1988 年、1994 年に文化庁芸術祭賞、1998 年に文化庁芸術祭賞大賞を受賞。2010 年には松尾芸能賞 優秀賞を受賞。 江戸時代に花開いた日本伝統奇術「手妻(てづま)」の数少ない継承者 藤山新太郎のブログ。

森さん辞任

森さん辞任

 

 とうとう世論は森さんを辞任に追い込んでしまいました。女性蔑視、男女平等を叫ぶのは良いことですが、錦の御旗を押し立てて、実際、森さんを辞任に追い込んで何かが変わるのでしょうか、日本人も、或いは世界中の人々も、集団ヒステリーで叫ぶだけ叫んで、森さん一人を止めさせて、それで自身の留飲を下げたとしても、それでおしまいと言ううことになりませんか。

 日本の女性蔑視を解決したいなら、実際の自分たちの勤めている会社や、役所のあり方にこそ問題があるのでしょう。そうなら自分たちの職場の管理職や、会社役員に女性が少ないことを本気で会社に訴え続けて、一つ一つ権利を勝ち取って行かない限り問題の解決は程遠いでしょう。

 問題は我々の隣近所に住んでいる、会社経営者や、会社役員、管理職の人たちの価値観が変わらない限り、何も変わらないのです。然し、人の価値観を変えると言うことはとても難しいことです。

 森さんの後任には川渕チェアマンが内定したようですが、無論、川渕さんなら、人望もありますし、これまでのサッカー界の貢献度などは誰もが認めるところでしょう。

 然し、客観的に見たなら、83歳のお爺さんから84歳のお爺さんにトップが変わり、男のリーダーから男にリーダーに変わったわけで、これで女性蔑視の問題は解決したと言えるのでしょうか。

 

 森さんがワンマンであることは森さんを知る人たちの間では周知の事実なのでしょう。時々おかしなことを言う人であることも、これまでの行動からさもありなんと思います。ならば、そんな人をなぜオリンピックの委員長に据えたのでしょうか。それは、実力があるからなのでしょう。

 森さんをトップに据えたなら、政界も、役人も、財界も、みんなひとまとめにまとめ上げるカがあるから選ばれたのです。仮にオリンピックが中止になるとしても、森さんなら、アスリートや、企業や、スポーツ団体に補助金などを配って、うまく行かなくなった人たちを支援し、大きな損害を与えないようにまんべんなく配慮してくれる人だと読んでいるから、みんな従っているのでしょう。

 オリンピックほど大きな組織になったなら、表でも裏でも相当に多方面にわたって関係者を納得させる手腕を持っていないと組織は運営できないはずです。それができる政治家は日本にそう何人もいるものではないはずです。私は直接森さんにお会いしたことはありませんが、知り合いの政治家から伝え聞いた話では、森さんは周囲の気配りのできる人で、長年の活動実績から、今のポジションにいるわけです。

 今回の舌禍は、森さんの間違いではあったとしても、辞任を求めるほどの問題ではなかったのではないかと思います。謝罪したのだから、この場は収めようと言うのが大人の判断だと思います。
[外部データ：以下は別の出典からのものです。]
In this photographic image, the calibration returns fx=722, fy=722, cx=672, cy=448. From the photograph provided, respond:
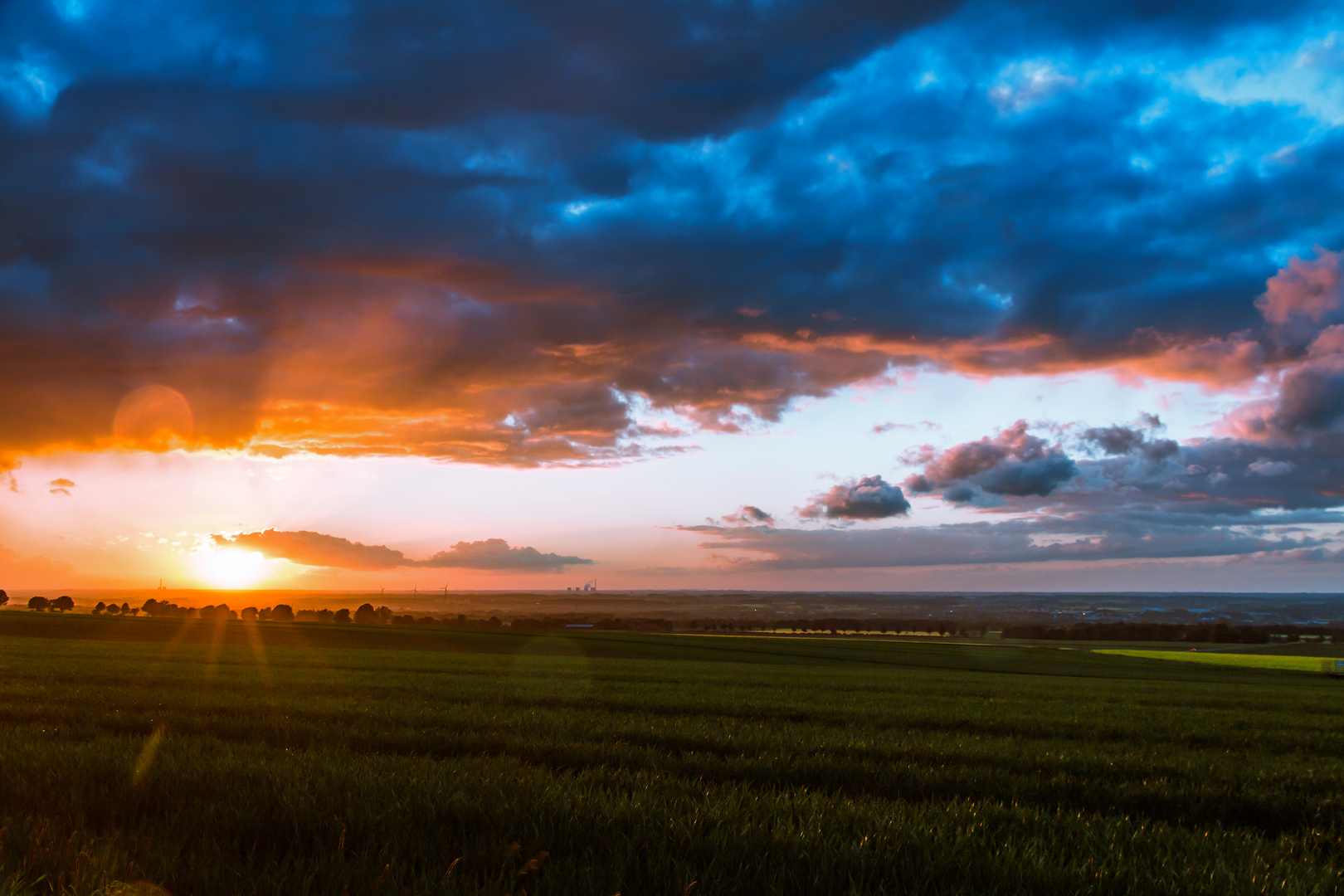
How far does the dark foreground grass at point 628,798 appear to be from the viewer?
4.36m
 オリンピック開催間際でのトップの差し替えは、オリンピックの開催を難しくするでしょう。開催されるにしろ、中止になるにしろ、この先日本がうまく行かなくなることが多々発生しそうです。ただ騒ぎ立てるだけでは国が悪くなるばかりです。

 そもそも、SNSでヒステリックに騒ぎ立てて何が解決しますか。話題が海外に波及し、海外でも「女性差別は許さない」。と騒いで、結果、女性尊重を言わなければ、タレントもアスリートも、政治家も、女性の敵のような扱いを受けることに問題があるように思います。

 

 ヨーロッパの国々が、女性差別を叫ぶことは結構なのですが、彼ら彼女らは、自分たちが人種差別をしていることをどう考えているのでしょうか。今回ヨーロッパでなぜこれほどまでコロナが蔓延したのかと言うなら、その根は人種差別にあるのです。

 中東紛争等の影響で、多くの難民が出て、彼らが職を求めてヨーロッパに集まって来ました。ドイツもフランスもイギリスも、人道的な立場から、難民を受け入れました。その行為は立派なのですが、実際国内に彼らを受け入れると、露骨な人種差別を被りました。難民は給料が半分しか支払われないとか、保険に入れないとか、正業に付けないとか、住む地域が限定されているとか。
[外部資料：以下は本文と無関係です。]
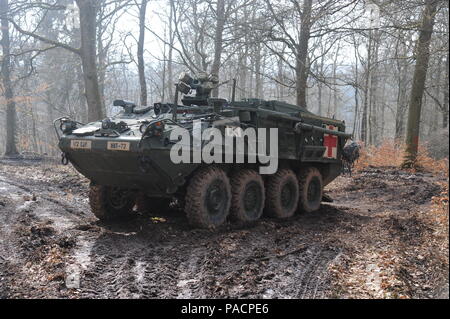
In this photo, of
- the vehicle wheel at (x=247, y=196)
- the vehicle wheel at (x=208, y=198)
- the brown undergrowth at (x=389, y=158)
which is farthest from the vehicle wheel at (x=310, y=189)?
the brown undergrowth at (x=389, y=158)

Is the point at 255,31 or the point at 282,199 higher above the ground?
the point at 255,31

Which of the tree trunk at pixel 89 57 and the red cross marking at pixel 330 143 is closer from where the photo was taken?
the red cross marking at pixel 330 143

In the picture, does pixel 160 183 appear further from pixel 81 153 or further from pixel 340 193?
pixel 340 193

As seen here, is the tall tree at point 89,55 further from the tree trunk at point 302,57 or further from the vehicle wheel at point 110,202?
the vehicle wheel at point 110,202

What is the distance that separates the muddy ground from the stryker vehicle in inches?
14.6

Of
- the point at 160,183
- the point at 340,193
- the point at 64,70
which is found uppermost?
the point at 64,70

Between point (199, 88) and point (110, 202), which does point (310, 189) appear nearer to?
point (199, 88)

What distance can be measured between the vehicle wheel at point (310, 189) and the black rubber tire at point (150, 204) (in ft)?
8.37

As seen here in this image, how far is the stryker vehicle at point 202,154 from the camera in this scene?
612cm

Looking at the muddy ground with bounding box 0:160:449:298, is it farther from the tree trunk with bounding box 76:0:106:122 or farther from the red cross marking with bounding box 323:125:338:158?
the tree trunk with bounding box 76:0:106:122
 そうした中で、アルバイトで生活していると、例えば風邪をひいても休むことすらできません。何日も休めば簡単に解雇されます。変わりはいくらでもいるのです。そのため休まず働いているうちにコロナに感染すると、難民は自分がコロナに罹っていると知っていても仕事を休めないのです。保険もなく、収入も低いため病院に行くこともできません。これがヨーロッパやアメリカで爆発的に感染者を増やしている原因なのです。
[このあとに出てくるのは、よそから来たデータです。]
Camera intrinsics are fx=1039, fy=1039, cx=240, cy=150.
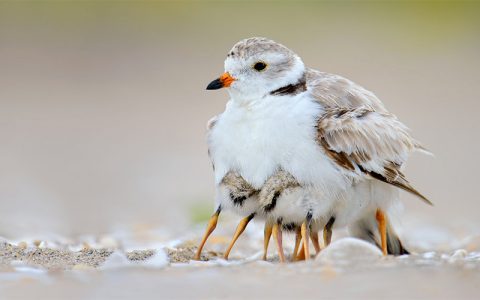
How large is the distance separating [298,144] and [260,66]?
63 cm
 人道支援の名目で、難民を受け入れても、実際には、国民に根深い差別意識が災いして、結果、人種問題も、コロナウイルスも解決しません。今回のコロナウイルスは、ウイルスの問題よりも、人種差別が問題をこじらせているのです。そうなら、いくらワクチンが出来ても、それでコロナウイルスは完治できません。人種差別に聞くワクチンはまだ発明されていないのですから。

 人種差別をするヨーロッパ、アメリカ人たちが、女性蔑視を語った日本政治家を糾弾して何の意味があるのでしょうか。こうして書いていても、この話に関わることのむなしさを感じます。

 

 さぁ、オリンピックを何としても成功させましょう。東京で胸のすくような競技を見せてほしいと思います。50年数前のオリンピックを見た者としては、もう一度人生で東京オリンピックが見られることは幸せです。10歳だった私にとって、オリンピックの催しは忘れることのできないものでした。あれをもう一度日本の子供たちに見せられるなら、きっと子供たちに大きな影響を与えることが出来るでしょう。オリンピックを無責任にやめろと言わないでください。良きことに水を差しては国も人も良き方向に進まなくなりますから。